* _Short exercise 1_
In the text on the Abbey of St Mary, what year was the original church on the site founded?

* _Text segment_

The Abbey of St Mary is a ruined Benedictine abbey in York, England and a Grade I listed building.

Contents

History

Once the richest abbey in the north of England, it lies in what are now the Yorkshire Museum Gardens, on a steeply-sloping site to the west of York Minster.

The original church on the site was founded in 1055 and dedicated to Saint Olaf II of Norway. After the Norman Conquest the church came into the possession of the Anglo-Breton magnate Alan Rufus who granted the lands to Abbot Stephen and a group of monks from Whitby. The abbey church was refounded in 1088 when the King, William Rufus, visited York in January or February of that year and gave the monks additional lands. The following year he laid the foundation stone of the new Norman church and the site was rededicated to the Virgin Mary. The foundation ceremony was attended by bishop Odo of Bayeux and Archbishop Thomas of Bayeux. The monks moved to York from a site at Lastingham in Ryedale in the 1080s and are recorded there in Domesday. Following a dispute and riot in 1132, a party of reform-minded monks left to establish the Cistercian monastery of Fountains Abbey. In 1137 the abbey was badly damaged by a great fire. The surviving ruins date from a rebuilding programme begun in 1271 and finished by 1294.

Precinct

The abbey occupied an extensive precinct site immediately outside the city walls, between Bootham and the River Ouse. The original boundary included a ditch and a narrow strip of ground, but the walled circuit was constructed above this in the 1260s in the Abbacy of Simon de Warwick; the walls were nearly three-quarters of a mile long. In 1318 the abbot received royal permission to raise the height of the wall and crenelate it; a stretch of this wall still runs along Bootham and Marygate to the River Ouse.

The gatehouse in Marygate and its lodge formed part of a range of buildings that linked to the older church of St Olave by a chapel dedicated to Mary. Though work on the chapel and gatehouse was under way 1314 and completed in 1320, the surviving structures are mostly of fifteenth-century origin.

Abbey Church

The abbey church is aligned northeast-southwest, due to restrictions of the site. The original Norman church had an apsidal liturgical east end, and its side aisles ended in apses, though they were square on the exterior. Rebuilding began in 1270, under the direction of Abbot Simon de Warwick, and was swiftly completed during a single twenty-four year building campaign, such was the financial strength of the abbey. The completed abbey church was 350 feet (110 m) in length, consisted of a nave with aisles, north and south trancepts with chapels in an eastern aisle, and a presbytery with aisles. To the east of the cloister and on the line of the transepts were a vestibule leading to the chapter house, the scriptorium and library. Beyond the church lay the kitchen, novices' building and infirmary. The Abbey chronicle (which has not been fully translated from Latin) names the project officers as Simon de Warwick, a monk administrator and the master stonemason Master Simon, all of whom were still alive upon the completion of the project in 1294.

(Saved data entries)
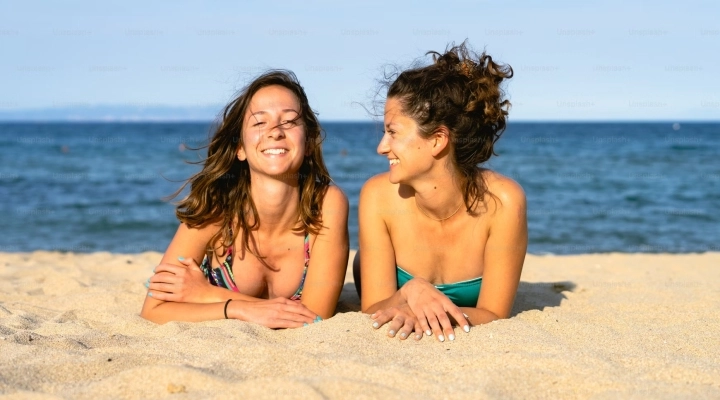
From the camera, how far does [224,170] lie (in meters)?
4.34

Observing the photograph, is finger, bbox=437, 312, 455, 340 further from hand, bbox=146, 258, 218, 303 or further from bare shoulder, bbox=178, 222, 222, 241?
bare shoulder, bbox=178, 222, 222, 241

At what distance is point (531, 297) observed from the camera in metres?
5.00

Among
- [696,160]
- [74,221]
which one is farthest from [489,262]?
[696,160]

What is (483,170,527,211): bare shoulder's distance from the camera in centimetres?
395

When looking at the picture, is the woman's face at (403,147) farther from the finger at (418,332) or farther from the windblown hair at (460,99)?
the finger at (418,332)

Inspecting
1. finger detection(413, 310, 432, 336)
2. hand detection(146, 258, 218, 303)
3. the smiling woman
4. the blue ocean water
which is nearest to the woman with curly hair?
finger detection(413, 310, 432, 336)

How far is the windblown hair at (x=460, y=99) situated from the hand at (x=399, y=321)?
2.91 feet

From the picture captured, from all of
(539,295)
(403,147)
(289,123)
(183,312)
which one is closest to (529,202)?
(539,295)

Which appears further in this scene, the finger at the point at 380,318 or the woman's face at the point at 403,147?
the woman's face at the point at 403,147

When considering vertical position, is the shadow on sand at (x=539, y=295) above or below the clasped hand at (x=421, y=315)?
below

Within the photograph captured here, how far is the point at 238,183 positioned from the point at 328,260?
2.46 ft

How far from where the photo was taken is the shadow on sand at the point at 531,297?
470 cm

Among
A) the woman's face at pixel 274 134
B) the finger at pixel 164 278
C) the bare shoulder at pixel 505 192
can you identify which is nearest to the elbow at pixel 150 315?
the finger at pixel 164 278

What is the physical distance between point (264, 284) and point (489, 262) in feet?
4.69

* _Short exercise 2_
Reproduce the rows verbatim, beginning with the line that contains "What is (483,170,527,211): bare" and continuing through the final line of the rows.

* _Complete response 1_
1055

* _Complete response 2_
What is (483,170,527,211): bare shoulder's distance from the camera in centimetres?
395

When looking at the picture, is the woman's face at (403,147) farther from the finger at (418,332) or farther from the windblown hair at (460,99)?
the finger at (418,332)

Inspecting
1. finger detection(413, 310, 432, 336)
2. hand detection(146, 258, 218, 303)
3. the smiling woman
4. the blue ocean water
which is nearest to the woman with curly hair?
finger detection(413, 310, 432, 336)

How far is the windblown hair at (x=460, y=99) situated from the hand at (x=399, y=321)?
2.91 feet

From the picture captured, from all of
(539,295)
(403,147)
(289,123)
(183,312)
which one is closest to (529,202)?
(539,295)

Which appears further in this scene, the finger at the point at 380,318 or the woman's face at the point at 403,147?
the woman's face at the point at 403,147

When considering vertical position, is the shadow on sand at (x=539, y=295) above or below the clasped hand at (x=421, y=315)?
below

Within the photograph captured here, how far is the point at 238,183 positioned from the point at 328,260?
2.46 ft

How far from where the photo was taken is the shadow on sand at the point at 531,297?
470 cm

Among
A) the woman's face at pixel 274 134
B) the finger at pixel 164 278
C) the bare shoulder at pixel 505 192
can you identify which is nearest to the elbow at pixel 150 315?
the finger at pixel 164 278

What is the physical distance between point (264, 284) and point (489, 262) in feet?
4.69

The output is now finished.